The recommendations emerged during recently concluded staff-level talks between Islamabad and the Washington-based lender ahead of negotiations on the fiscal year 2026–27 budget, which begins in July. According to a report by Express Tribune, the government has not accepted the proposals so far.
Under the IMF’s framework, Pakistan would need to introduce at least Rs. 400 billion in additional revenue measures next year to lift the tax-to-GDP ratio to about 11.3%, roughly 0.3 percentage points higher than the current year’s agreed target. Tax authorities, however, estimate collections may reach only about 10.7% of GDP, highlighting a significant gap.
The IMF also suggested withdrawing or reducing sales tax exemptions on fuel and newly constructed homes as part of efforts to broaden the tax base.
Pakistani officials said the government is reluctant to impose general sales tax on petroleum products because revenues from GST are shared with provinces, unlike the petroleum levy, which is retained entirely by the federal government. The levy on petrol already stands at about Rs. 106 per litre.

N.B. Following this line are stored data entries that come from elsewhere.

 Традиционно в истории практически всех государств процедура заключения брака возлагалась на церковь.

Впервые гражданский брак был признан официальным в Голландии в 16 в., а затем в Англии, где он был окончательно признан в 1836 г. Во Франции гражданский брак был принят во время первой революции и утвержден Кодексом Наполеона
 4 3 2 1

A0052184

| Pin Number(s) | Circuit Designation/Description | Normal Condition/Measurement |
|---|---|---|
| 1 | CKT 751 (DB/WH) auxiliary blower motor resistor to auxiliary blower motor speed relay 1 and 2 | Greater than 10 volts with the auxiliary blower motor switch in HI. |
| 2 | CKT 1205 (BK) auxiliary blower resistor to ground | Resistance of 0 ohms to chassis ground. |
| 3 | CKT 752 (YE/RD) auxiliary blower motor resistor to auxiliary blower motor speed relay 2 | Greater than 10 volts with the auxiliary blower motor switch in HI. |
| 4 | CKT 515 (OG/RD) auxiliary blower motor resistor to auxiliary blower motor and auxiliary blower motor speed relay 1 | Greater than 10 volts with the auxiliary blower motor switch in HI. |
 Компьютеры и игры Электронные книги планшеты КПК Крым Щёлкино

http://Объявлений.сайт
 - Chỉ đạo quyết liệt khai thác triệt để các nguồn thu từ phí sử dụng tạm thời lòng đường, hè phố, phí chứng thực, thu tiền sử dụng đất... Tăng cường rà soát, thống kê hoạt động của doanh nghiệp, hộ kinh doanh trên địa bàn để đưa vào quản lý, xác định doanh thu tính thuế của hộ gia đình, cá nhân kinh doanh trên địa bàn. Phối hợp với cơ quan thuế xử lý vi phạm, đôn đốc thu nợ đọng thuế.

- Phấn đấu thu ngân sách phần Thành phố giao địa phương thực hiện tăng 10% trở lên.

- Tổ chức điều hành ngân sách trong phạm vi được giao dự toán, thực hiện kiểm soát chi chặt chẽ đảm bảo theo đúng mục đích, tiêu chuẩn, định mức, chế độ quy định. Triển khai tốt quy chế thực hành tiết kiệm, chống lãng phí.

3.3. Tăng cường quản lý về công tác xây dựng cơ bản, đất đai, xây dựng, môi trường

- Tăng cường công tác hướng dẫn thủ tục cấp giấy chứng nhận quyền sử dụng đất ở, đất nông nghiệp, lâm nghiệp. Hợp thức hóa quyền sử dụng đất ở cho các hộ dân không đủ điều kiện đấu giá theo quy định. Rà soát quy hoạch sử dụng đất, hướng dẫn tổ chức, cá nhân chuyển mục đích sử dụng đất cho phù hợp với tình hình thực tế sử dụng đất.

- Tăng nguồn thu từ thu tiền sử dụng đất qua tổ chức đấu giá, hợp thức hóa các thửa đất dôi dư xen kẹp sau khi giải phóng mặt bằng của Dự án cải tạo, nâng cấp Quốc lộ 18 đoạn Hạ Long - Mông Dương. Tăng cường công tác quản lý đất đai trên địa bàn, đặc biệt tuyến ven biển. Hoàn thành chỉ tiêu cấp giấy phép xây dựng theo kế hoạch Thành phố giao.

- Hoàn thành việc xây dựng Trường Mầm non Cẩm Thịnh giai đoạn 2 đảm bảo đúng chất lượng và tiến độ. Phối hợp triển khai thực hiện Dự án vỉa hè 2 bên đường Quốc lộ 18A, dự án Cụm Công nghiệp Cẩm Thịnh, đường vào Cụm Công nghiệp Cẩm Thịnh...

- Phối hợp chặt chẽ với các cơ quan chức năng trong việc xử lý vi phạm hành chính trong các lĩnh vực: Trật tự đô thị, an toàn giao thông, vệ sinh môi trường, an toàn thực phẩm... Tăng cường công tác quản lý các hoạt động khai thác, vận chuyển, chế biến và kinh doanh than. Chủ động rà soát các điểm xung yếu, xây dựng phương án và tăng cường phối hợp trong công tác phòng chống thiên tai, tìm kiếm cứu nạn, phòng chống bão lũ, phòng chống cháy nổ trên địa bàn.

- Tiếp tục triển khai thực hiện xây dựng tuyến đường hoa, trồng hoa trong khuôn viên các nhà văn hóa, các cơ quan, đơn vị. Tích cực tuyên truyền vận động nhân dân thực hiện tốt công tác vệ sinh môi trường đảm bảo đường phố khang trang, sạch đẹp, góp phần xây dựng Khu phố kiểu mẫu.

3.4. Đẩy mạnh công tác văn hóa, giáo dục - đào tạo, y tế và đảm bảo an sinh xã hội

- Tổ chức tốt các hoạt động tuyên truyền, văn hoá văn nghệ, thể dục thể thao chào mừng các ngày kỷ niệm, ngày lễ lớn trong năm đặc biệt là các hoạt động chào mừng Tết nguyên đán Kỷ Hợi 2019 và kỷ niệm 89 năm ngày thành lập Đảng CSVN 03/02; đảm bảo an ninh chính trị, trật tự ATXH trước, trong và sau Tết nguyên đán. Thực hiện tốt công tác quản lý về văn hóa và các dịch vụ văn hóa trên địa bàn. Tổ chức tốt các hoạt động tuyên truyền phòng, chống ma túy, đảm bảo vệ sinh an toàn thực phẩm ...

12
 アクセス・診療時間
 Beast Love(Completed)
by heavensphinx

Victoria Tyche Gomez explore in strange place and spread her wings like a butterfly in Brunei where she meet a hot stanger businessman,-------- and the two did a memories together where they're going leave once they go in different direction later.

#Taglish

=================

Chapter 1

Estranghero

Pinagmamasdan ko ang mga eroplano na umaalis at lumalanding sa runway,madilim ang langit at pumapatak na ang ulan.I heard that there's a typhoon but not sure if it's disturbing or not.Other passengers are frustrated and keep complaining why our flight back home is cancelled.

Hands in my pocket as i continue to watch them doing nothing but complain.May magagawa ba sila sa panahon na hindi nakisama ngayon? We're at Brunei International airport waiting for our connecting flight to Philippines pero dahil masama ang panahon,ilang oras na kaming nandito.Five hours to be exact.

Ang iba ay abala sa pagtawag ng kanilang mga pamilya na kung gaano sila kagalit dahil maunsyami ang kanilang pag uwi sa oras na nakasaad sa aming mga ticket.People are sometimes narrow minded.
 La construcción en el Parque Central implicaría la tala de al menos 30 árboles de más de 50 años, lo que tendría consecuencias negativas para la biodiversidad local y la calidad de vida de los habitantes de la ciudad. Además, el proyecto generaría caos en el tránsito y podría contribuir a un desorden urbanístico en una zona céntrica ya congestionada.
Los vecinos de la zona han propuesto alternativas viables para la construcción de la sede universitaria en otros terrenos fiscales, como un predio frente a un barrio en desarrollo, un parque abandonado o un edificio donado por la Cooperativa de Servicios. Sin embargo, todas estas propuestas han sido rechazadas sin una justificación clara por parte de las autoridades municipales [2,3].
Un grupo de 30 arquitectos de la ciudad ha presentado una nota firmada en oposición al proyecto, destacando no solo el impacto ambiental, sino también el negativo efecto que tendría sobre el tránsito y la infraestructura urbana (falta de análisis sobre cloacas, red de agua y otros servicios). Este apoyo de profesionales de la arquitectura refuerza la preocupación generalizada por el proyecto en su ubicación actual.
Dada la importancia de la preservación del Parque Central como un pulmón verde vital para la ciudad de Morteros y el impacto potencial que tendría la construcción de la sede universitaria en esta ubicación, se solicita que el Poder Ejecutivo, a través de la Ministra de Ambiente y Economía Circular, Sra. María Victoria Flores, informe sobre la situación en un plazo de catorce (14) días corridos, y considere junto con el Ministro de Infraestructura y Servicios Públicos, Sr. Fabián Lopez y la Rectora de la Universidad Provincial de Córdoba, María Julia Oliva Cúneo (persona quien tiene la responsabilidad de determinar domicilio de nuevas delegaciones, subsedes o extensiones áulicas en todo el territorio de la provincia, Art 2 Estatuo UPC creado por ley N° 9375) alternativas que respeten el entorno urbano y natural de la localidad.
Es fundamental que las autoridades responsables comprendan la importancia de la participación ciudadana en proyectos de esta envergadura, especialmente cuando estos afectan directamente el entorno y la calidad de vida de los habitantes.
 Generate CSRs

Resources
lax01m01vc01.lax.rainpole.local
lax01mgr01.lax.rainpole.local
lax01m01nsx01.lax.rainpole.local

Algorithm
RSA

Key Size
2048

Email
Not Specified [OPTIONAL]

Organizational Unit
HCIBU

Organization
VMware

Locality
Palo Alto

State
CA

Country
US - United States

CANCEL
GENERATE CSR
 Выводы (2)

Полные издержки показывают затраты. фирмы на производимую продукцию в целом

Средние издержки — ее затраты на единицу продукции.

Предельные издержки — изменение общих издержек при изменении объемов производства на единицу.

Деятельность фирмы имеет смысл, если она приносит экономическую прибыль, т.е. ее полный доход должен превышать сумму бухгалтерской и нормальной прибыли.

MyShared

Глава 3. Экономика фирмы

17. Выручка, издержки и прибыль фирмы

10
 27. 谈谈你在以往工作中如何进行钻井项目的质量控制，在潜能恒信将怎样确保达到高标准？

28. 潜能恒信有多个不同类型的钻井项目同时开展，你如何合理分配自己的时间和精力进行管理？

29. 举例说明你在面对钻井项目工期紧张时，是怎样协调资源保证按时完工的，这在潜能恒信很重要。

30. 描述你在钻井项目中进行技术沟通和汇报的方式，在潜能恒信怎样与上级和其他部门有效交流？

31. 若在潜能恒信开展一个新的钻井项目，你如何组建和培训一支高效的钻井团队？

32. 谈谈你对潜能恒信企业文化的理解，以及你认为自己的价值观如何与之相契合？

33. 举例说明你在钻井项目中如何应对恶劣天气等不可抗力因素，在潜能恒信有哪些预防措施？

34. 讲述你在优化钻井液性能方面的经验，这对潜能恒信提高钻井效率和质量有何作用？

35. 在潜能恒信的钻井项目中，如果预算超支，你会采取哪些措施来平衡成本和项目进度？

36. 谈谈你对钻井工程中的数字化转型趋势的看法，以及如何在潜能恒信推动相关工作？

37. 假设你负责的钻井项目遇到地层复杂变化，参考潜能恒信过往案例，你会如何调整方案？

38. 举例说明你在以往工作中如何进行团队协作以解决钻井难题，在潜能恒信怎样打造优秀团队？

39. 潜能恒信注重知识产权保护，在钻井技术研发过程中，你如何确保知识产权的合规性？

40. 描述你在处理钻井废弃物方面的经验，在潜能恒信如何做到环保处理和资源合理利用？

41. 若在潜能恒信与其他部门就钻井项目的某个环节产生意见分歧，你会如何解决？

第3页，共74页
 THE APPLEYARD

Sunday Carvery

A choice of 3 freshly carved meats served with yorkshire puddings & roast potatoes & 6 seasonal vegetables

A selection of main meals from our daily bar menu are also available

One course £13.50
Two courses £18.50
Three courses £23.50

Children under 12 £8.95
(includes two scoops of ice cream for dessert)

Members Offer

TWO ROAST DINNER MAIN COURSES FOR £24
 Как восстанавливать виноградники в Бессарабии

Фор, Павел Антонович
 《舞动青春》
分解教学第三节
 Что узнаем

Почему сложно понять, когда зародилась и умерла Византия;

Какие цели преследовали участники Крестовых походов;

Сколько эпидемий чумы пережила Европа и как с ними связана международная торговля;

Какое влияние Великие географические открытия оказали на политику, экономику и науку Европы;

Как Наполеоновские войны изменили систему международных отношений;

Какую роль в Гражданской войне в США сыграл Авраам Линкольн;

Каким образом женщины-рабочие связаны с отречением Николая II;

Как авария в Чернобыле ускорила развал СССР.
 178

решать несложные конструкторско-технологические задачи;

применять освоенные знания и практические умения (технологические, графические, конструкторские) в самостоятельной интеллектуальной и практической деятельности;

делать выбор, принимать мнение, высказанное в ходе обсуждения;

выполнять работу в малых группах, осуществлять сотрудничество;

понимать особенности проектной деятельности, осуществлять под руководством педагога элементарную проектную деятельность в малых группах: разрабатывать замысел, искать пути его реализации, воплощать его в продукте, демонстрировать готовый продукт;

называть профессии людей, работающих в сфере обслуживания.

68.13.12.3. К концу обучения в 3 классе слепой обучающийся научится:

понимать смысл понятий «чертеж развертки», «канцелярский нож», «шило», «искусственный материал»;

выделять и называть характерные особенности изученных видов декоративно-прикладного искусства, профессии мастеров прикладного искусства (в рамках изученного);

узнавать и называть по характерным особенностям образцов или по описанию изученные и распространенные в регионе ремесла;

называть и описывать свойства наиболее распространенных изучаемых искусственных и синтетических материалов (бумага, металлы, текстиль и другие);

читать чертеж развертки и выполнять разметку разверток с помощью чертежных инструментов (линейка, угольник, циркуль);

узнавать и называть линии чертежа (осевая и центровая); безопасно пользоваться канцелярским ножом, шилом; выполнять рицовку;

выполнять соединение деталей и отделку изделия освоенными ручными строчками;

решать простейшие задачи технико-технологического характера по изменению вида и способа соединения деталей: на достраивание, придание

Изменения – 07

Another proposal under discussion includes imposing an 18% sales tax on existing rooftop solar consumers who were earlier exempted when the government shifted from net metering to net billing regulations. Prime Minister Shehbaz Sharif had previously directed authorities to keep existing users exempt after public backlash, but officials said the issue may resurface in the next round of talks scheduled for May.
The IMF also floated the idea of introducing an asset-based tax on small and medium-sized enterprises, including traders. The Federal Board of Revenue has pushed back, arguing it lacks the administrative capacity to assess asset bases for smaller businesses.
Pakistan reached a staff-level agreement with the IMF last week, though final approval by the lender’s executive board remains linked to the government’s ability to recover Rs. 322 billion in taxes from court cases already decided in its favor. Officials said about Rs. 280 billion has been collected so far.
Meanwhile, uncertainty persists over whether the Federal Board of Revenue will meet its revised Rs. 13.98 trillion tax target for the current fiscal year, raising doubts about achieving next year’s proposed Rs. 15.6 trillion goal.
The IMF has emphasized that Pakistan must maintain a primary budget surplus of about 2% of GDP next year, supported by permanent tax policy measures. Any reductions in tax rates for businesses or other sectors, which the government has requested, would need to be offset by new revenue measures, including the possibility of raising the standard sales tax rate, the report said.